Trump Cheers on Primary Challenge to Stalwart Supporter of His Agenda

Total Flake. Photo: Bill Clark/CQ-Roll Call,Inc.

Donald Trump’s agenda skates on thin ice in the Senate. Mitch McConnell’s slim majority couldn’t support the weight of the president’s health-care bill — and it’s unclear whether the GOP’s four-vote advantage will be sturdy enough to prevent tax reform from also falling through.

One vote Trump hasn’t had to worry about, however, is that of Arizona’s junior senator. Jeff Flake has voted in line with the president’s wishes 93.5 percent of the time — a level of legislative loyalty far beyond what one would expect from a purple-state senator up for reelection in 2018. According to FiveThirtyEight’s model, a lawmaker in Flake’s position would typically vote with the president only 60.3 percent of the time.

And Flake’s fealty to Trump isn’t merely a reflection of their mutual conservatism. The Arizona senator has voted to confirm a retired neurosurgeon with no experience in government or housing policy — who had recently declared himself unqualified to run a federal agency — as the head of Housing and Urban Development. Unlike his colleague from Arizona, Flake voted for the “skinny repeal” health-care bill, a piece of legislation so ill-designed that several of his conservative colleagues only voted for it on the understanding that it would never actually become law. Even though Flake is a staunch proponent of free trade, he deferred to the president’s wishes and voted to confirm an anti-NAFTA trade representative. And, although the senator claims to abhor his party’s flirtations with racism, he joined all his Republican colleagues in voting to make a man who had written “birther” blogs a federal judge.

Given these facts, one might think that the last thing Trump would want to do is put Flake’s reelection in jeopardy. After all, this is a vote he can’t take for granted: The president won Arizona by less than four percentage points last fall; the state’s demographics are becoming steadily more favorable for Democrats; and most forecasters expect that the 2018 midterms will be kind to Team Blue. On top of all that, the Democrats already have a top-tier candidate in three-term congresswoman Kyrsten Sinema. If the GOP didn’t enjoy the advantage of incumbency in Arizona next fall, Sinema might well be the favorite in the Grand Canyon State’s Senate race.

But while Jeff Flake walks the walk of Trump sycophant, he emphatically refuses to talk the talk. The Arizona senator just released a book-length indictment of the Trump presidency, and his party’s role in abetting it. He has condemned the birther movement that launched Trump’s political career — and the apparent, taped confession to serial sexual assault that nearly ended it.

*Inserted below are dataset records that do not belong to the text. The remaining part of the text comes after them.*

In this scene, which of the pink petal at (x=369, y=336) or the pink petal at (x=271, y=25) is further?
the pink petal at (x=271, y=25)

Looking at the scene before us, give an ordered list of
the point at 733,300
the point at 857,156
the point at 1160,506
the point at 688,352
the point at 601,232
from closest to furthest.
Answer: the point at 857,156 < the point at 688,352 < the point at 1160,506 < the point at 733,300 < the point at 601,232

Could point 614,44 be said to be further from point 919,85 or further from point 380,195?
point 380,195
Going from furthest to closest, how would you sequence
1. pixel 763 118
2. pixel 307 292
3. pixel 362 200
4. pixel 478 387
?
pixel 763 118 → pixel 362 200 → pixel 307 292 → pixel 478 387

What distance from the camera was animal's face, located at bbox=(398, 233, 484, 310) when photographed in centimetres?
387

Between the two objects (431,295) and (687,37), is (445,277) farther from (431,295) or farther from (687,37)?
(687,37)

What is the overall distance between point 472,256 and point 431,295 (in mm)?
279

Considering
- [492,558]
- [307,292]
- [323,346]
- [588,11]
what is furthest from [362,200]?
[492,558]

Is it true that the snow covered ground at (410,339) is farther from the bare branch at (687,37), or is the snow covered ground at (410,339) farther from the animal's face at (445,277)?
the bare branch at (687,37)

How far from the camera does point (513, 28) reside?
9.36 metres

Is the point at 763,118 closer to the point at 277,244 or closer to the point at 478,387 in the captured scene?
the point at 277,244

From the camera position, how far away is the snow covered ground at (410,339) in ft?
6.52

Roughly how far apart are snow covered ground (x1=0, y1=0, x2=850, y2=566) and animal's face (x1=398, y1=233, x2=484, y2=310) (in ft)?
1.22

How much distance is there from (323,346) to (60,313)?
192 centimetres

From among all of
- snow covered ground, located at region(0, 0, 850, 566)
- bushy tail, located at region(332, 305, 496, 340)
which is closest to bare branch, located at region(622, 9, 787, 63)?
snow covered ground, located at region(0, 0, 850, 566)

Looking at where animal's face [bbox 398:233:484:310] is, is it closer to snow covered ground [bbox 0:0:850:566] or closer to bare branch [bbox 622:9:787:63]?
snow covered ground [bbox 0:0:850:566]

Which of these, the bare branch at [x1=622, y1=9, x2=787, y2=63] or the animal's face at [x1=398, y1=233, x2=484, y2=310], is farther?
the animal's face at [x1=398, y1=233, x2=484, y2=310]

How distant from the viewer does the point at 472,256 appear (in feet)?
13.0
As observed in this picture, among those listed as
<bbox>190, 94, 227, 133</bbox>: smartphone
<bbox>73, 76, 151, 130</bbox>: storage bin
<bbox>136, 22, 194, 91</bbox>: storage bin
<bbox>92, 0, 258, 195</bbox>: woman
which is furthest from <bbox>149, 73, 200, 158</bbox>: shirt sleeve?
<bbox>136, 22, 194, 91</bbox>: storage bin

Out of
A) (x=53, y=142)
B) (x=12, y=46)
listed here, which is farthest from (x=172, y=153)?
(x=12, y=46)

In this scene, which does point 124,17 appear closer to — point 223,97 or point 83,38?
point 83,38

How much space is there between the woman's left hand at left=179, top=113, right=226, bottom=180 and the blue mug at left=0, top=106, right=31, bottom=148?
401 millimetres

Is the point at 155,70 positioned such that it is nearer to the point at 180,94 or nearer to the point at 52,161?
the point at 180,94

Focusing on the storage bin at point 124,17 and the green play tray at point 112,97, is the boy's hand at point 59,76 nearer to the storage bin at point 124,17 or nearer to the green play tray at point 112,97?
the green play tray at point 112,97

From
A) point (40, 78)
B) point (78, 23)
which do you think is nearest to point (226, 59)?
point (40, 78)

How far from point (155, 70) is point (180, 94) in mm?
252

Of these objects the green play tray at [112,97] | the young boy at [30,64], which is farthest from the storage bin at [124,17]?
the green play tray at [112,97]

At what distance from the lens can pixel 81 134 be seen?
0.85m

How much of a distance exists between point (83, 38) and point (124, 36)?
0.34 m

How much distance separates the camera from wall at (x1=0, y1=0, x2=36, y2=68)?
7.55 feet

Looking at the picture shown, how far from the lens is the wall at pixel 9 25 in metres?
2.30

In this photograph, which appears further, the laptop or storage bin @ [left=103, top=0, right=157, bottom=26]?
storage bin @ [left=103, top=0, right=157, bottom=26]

And since Trump is far more invested in advancing a flattering image of himself in the media than in enacting a policy vision, he has no qualms about undermining one of his party’s most vulnerable senators.

Kelli Ward is a two-term Arizona state senator who launched a primary campaign against the man she calls “Flake the Snake” in October of last year. Her campaign recently met with Trump-administration officials, and one of the president’s top donors — the reclusive hedge-fund billionaire Robert Mercer — has already pledged $300,000 to the super-PAC supporting her run.

Meanwhile, Flake boasts one of the lowest home-state approval ratings of any U.S. senator, a fact that reflects his toxicity with Trump’s faithful.

Perhaps, at this point, Ward will prove a more formidable general-election candidate than a Republican who has inflamed the right with his words, and alienated the center-left with his votes. But if Trump cared more about advancing his agenda than protecting his ego, he would have worked to bury the hatchet with Flake a long time ago, and shored up the senator’s standing with his base.

The fact that Trump was willing to undermine — and, now, openly gun for — one his agenda’s congressional loyalists should be a warning to the rest of his party: Trump didn’t come here to make friends; or build a durable GOP majority; or pass legislation; or condemn neo-Nazis in unequivocal terms, if doing any of those things requires the billionaire to forgo the instant gratification of his every impulse.